Here I bumped to the problem since I need to merge two geometries (or meshes) to one. Using the earlier versions of three.js there was a nice function:
THREE.GeometryUtils.merge(pendulum, ball);
However, it is not on the new version anymore.
I tried to merge pendulum and ball with the following code:
ball is a mesh.
var ballGeo = new THREE.SphereGeometry(24,35,35);
var ballMat = new THREE.MeshPhongMaterial({color: 0xF7FE2E});
var ball = new THREE.Mesh(ballGeo, ballMat);
ball.position.set(0,0,0);
var pendulum = new THREE.CylinderGeometry(1, 1, 20, 16);
ball.updateMatrix();
pendulum.merge(ball.geometry, ball.matrix);
scene.add(pendulum);
After all, I got the following error:
THREE.Object3D.add: object not an instance of THREE.Object3D. THREE.CylinderGeometry {uuid: "688B0EB1-70F7-4C51-86DB-5B1B90A8A24C", name: "", type: "CylinderGeometry", vertices: Array[1332], colors: Array[0]…}THREE.error # three_r71.js:35THREE.Object3D.add # three_r71.js:7770(anonymous function) # pendulum.js:20
To explain Darius' answer more clearly (as I struggled with it, while trying to update a version of Mr Doob's procedural city to work with the Face3 boxes):
Essentially you are merging all of your Meshes into a single Geometry.
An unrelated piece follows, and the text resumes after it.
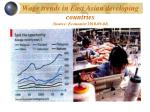 wage trends in east asian developing countries source economist 2010 09 04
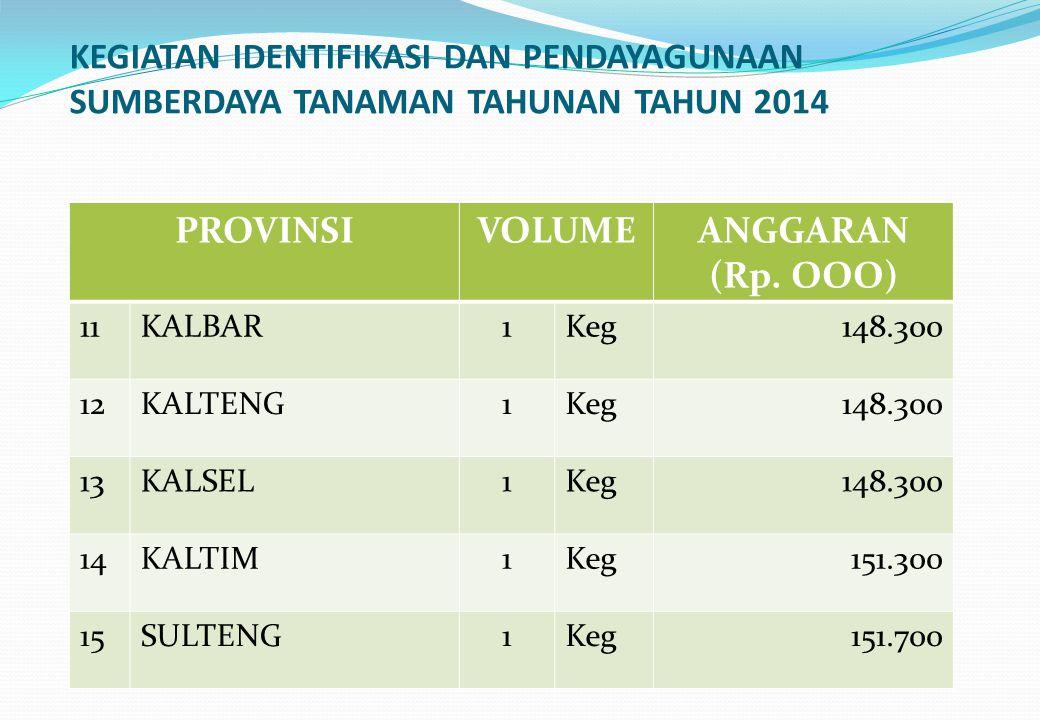 KEGIATAN IDENTIFIKASI DAN PENDAYAGUNAAN SUMBERDAYA TANAMAN TAHUNAN TAHUN 2014 PROVINSIVOLUMEANGGARAN (Rp. OOO) 11KALBAR1Keg148.300 12KALTENG1Keg148.30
So, if you, for instance, want to merge a box and sphere:
var box = new THREE.BoxGeometry(1, 1, 1);
var sphere = new THREE.SphereGeometry(.65, 32, 32);
...into a single geometry:
var singleGeometry = new THREE.Geometry();
...you would create a Mesh for each geometry:
var boxMesh = new THREE.Mesh(box);
var sphereMesh = new THREE.Mesh(sphere);
...then call the merge method of the single geometry for each, passing the geometry and matrix of each into the method:
boxMesh.updateMatrix(); // as needed
singleGeometry.merge(boxMesh.geometry, boxMesh.matrix);
sphereMesh.updateMatrix(); // as needed
singleGeometry.merge(sphereMesh.geometry, sphereMesh.matrix);
Once merged, create a mesh from the single geometry and add to the scene:
var material = new THREE.MeshPhongMaterial({color: 0xFF0000});
var mesh = new THREE.Mesh(singleGeometry, material);
scene.add(mesh);
A working example:
<!DOCTYPE html>
<script src="https://cdnjs.cloudflare.com/ajax/libs/three.js/r77/three.js"></script>
<!-- OrbitControls.js is not versioned and may stop working with r77 -->
<script src='http://threejs.org/examples/js/controls/OrbitControls.js'></script>
<body style='margin: 0px; background-color: #bbbbbb; overflow: hidden;'>
<script>
// init renderer
var renderer = new THREE.WebGLRenderer();
renderer.setSize(window.innerWidth, window.innerHeight);
document.body.appendChild(renderer.domElement);
// init scene and camera
var scene = new THREE.Scene();
var camera = new THREE.PerspectiveCamera(45, window.innerWidth / window.innerHeight, 0.01, 3000);
camera.position.z = 5;
var controls = new THREE.OrbitControls(camera)
// our code
var box = new THREE.BoxGeometry(1, 1, 1);
var sphere = new THREE.SphereGeometry(.65, 32, 32);
var singleGeometry = new THREE.Geometry();
var boxMesh = new THREE.Mesh(box);
var sphereMesh = new THREE.Mesh(sphere);
boxMesh.updateMatrix(); // as needed
singleGeometry.merge(boxMesh.geometry, boxMesh.matrix);
sphereMesh.updateMatrix(); // as needed
singleGeometry.merge(sphereMesh.geometry, sphereMesh.matrix);
var material = new THREE.MeshPhongMaterial({color: 0xFF0000});
var mesh = new THREE.Mesh(singleGeometry, material);
scene.add(mesh);
// a light
var light = new THREE.HemisphereLight(0xfffff0, 0x101020, 1.25);
light.position.set(0.75, 1, 0.25);
scene.add(light);
// render
requestAnimationFrame(function animate(){
requestAnimationFrame(animate);
renderer.render(scene, camera);
})
</script>
</body>
At least, that's how I am interpreting things; apologies to anyone if I have something wrong, as I am no where close to being a three.js expert (currently learning). I just had the "bad luck" to try my hand at customizing Mr. Doob's procedural city code, when the latest version breaks things (the merge stuff being one of them, the fact that three.js no longer uses quads for cube -ahem- box geometry the other - which has led to all kinds of fun getting the shading and such to work properly again).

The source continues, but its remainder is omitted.